Format every line of the records below as a Markdown table with the columns "No." and "Line," numbering the rows in order and leaving out any blank lines.

(Spatial reasoning question records)
--- --- ---
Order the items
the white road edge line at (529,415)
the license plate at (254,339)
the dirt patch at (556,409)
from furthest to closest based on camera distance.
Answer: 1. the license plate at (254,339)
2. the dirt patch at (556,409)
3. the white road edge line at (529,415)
--- --- ---
### [WRITTEN RESPONSE]
| No. | Line |
|---|---|
| 1 | Order the items |
| 2 | the white road edge line at (529,415) |
| 3 | the license plate at (254,339) |
| 4 | the dirt patch at (556,409) |
| 5 | from furthest to closest based on camera distance. |
| 6 | Answer: 1. the license plate at (254,339) |
| 7 | 2. the dirt patch at (556,409) |
| 8 | 3. the white road edge line at (529,415) |